*** EXTRAIT ***

Née le 9 Mai 1984 (19 Ordibehesht 1363) à Téhéran, Iran
Il n’y a pas autant de possibilités dans la réussite que dans l’échec.

Mona a étudié la langue anglaise en tant qu’interprète de 2002 à 2006. En 2008, une de ses chansons a été interprétée par Shadmehr Aghili (interprète reconnu) et depuis il a été interdit de la nommer par son travail.

Dans le cadre du festival mousighi ma (notre musique), le 23 septembre 2014, elle a reçu des mains d’Afshin Yadollahi le prix de la meilleure chanson.

Son premier recueil de poésies, Taghdir (le destin), a été publié aux éditions Negah, à Téhéran, en 2015, puis interdit de publication après sa 10ème édition.

En 2015, répondant à l’invitation de l’Université Allameh de Téhéran, elle a organisé un atelier de chansons qui a été interrompu après sa troisième séance, critiqué par l’émission « info 20:30 », l’organe de la propagande de l’Etat.

*** DONNÉES DE L'EXERCICE ***

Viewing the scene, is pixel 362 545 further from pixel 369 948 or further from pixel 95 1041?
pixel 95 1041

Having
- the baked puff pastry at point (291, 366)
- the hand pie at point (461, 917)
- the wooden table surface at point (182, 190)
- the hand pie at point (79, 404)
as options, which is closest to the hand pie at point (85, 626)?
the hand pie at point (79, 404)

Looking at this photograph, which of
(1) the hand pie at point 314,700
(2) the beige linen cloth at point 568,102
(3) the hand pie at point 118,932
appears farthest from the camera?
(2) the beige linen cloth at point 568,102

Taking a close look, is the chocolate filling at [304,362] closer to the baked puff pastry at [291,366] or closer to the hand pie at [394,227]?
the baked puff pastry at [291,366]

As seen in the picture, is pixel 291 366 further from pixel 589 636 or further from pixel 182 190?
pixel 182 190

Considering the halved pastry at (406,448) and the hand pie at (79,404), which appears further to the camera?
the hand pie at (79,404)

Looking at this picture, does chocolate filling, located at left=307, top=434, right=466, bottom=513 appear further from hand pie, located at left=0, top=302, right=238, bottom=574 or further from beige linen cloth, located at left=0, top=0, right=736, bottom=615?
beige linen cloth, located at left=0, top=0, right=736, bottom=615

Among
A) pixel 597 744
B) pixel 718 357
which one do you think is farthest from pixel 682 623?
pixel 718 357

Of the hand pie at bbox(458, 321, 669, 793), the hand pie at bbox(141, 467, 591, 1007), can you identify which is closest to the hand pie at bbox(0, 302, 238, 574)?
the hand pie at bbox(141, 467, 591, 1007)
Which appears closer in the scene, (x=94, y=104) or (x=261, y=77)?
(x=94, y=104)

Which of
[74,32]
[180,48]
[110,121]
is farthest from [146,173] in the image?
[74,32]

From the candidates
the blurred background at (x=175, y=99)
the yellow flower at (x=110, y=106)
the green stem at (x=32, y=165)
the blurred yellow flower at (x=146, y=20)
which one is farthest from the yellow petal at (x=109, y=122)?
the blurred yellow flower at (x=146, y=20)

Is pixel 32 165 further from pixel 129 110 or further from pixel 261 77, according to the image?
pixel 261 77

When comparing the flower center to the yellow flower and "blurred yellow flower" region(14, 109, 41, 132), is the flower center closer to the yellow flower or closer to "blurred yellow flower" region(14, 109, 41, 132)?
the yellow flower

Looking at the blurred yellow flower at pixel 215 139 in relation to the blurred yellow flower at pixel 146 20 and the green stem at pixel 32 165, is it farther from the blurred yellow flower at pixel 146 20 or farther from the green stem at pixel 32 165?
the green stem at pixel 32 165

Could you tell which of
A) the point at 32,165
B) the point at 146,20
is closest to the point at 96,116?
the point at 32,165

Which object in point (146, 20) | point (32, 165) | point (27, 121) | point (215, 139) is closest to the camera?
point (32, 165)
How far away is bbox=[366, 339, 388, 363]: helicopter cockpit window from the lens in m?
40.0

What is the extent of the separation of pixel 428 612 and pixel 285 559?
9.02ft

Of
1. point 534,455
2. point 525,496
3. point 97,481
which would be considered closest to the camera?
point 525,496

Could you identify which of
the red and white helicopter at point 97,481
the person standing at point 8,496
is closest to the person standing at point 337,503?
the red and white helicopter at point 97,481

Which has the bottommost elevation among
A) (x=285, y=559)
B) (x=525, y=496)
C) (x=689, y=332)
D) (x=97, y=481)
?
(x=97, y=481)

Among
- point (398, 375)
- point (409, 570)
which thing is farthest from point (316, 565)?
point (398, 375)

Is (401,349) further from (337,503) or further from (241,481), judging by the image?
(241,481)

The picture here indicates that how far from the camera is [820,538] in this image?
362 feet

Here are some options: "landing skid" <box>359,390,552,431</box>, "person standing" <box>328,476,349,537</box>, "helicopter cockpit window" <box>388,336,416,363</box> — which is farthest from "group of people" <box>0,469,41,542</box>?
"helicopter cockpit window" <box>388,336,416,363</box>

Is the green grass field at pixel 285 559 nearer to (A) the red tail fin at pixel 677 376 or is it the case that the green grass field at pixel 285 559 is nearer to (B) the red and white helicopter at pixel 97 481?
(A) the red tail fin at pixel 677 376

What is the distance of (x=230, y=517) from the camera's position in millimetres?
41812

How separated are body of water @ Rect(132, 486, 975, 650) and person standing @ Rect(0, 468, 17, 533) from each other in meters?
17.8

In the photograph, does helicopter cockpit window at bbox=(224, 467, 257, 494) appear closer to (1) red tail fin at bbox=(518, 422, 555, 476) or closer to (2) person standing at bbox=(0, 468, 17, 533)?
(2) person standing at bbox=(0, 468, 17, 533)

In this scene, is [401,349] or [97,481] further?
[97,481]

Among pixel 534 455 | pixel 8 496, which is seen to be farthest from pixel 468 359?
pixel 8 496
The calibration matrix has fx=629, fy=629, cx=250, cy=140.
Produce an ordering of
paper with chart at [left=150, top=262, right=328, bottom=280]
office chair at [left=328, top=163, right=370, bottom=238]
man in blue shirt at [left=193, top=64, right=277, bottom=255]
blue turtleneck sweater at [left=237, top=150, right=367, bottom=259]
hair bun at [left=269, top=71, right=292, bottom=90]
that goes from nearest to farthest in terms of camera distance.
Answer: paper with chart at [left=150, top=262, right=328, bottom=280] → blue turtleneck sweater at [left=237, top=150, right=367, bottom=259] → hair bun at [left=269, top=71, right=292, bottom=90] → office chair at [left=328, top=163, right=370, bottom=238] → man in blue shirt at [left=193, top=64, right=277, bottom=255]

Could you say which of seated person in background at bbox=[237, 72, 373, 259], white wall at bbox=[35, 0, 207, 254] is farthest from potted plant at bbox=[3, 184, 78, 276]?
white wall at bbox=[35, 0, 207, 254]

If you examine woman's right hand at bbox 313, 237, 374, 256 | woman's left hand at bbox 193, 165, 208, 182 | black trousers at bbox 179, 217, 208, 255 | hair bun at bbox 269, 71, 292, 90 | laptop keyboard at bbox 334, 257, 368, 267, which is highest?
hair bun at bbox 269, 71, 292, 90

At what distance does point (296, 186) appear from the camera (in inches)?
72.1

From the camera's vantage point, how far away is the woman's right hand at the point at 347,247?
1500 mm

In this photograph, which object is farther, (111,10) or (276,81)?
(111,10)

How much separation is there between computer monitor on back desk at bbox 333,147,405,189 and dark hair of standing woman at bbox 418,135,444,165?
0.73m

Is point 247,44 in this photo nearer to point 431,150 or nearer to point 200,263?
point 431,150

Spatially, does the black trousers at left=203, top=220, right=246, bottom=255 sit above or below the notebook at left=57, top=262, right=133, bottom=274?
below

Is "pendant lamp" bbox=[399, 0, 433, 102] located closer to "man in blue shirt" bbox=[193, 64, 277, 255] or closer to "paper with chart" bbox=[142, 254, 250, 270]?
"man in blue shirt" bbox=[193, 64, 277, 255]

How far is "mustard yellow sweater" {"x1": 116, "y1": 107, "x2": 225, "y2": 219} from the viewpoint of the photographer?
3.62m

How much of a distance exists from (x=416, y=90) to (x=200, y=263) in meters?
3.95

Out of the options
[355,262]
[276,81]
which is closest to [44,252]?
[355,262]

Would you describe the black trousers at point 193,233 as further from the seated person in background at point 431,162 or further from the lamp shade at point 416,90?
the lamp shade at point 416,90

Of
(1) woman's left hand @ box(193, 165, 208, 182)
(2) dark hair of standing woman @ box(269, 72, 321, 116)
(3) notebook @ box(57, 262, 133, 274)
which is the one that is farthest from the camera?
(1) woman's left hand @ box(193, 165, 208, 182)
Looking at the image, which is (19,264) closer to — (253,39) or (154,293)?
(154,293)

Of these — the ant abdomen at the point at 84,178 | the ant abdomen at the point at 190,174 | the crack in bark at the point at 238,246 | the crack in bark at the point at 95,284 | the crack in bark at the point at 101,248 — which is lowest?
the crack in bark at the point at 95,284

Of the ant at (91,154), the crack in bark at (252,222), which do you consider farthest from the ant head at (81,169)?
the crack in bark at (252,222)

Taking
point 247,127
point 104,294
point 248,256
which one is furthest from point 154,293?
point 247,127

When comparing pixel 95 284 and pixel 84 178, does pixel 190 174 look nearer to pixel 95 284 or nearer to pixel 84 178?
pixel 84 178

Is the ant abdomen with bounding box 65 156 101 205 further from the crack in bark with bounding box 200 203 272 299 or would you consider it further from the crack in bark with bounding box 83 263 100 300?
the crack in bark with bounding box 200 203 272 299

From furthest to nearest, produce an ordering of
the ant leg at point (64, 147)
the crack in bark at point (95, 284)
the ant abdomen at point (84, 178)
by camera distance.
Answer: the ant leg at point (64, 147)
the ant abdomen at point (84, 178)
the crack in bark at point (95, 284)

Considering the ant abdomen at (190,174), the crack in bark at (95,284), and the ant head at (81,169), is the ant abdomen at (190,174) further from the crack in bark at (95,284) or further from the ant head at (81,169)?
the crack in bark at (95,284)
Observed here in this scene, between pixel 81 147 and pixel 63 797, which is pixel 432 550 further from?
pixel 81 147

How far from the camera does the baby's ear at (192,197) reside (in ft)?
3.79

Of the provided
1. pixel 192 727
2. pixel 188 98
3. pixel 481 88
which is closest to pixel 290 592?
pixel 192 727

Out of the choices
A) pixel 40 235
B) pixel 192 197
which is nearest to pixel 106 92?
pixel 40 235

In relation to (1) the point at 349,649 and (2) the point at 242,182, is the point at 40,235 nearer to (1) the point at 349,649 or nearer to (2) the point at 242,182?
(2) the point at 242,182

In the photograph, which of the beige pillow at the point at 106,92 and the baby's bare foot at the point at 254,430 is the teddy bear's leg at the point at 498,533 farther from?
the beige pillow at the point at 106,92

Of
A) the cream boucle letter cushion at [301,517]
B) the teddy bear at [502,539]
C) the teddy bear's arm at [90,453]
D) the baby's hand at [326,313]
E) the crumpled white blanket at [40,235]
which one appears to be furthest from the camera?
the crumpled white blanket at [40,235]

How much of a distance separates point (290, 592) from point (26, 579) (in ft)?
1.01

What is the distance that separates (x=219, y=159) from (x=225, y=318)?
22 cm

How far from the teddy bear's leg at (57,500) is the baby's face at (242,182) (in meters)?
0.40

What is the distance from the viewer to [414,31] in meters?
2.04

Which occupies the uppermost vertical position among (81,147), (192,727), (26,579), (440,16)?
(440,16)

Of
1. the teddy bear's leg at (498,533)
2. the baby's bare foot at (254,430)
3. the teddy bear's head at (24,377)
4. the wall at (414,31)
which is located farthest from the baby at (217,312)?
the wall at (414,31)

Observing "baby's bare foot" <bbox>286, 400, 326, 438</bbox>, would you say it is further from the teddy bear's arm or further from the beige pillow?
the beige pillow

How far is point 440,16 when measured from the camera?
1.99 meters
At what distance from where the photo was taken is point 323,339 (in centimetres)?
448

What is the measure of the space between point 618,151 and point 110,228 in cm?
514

***

* TRAVAIL DEMANDÉ *
1 > Dressez la liste complète des personnes nommées dans l'extrait biographique.
2 > Relevez, parmi les enregistrements, chaque ligne où figure la chaîne « below ».

* RÉPONSES PAR TÂCHE *
1 >
Mona
Shadmehr Aghili
Afshin Yadollahi

2 >
Spatially, does the black trousers at left=203, top=220, right=246, bottom=255 sit above or below the notebook at left=57, top=262, right=133, bottom=274?
below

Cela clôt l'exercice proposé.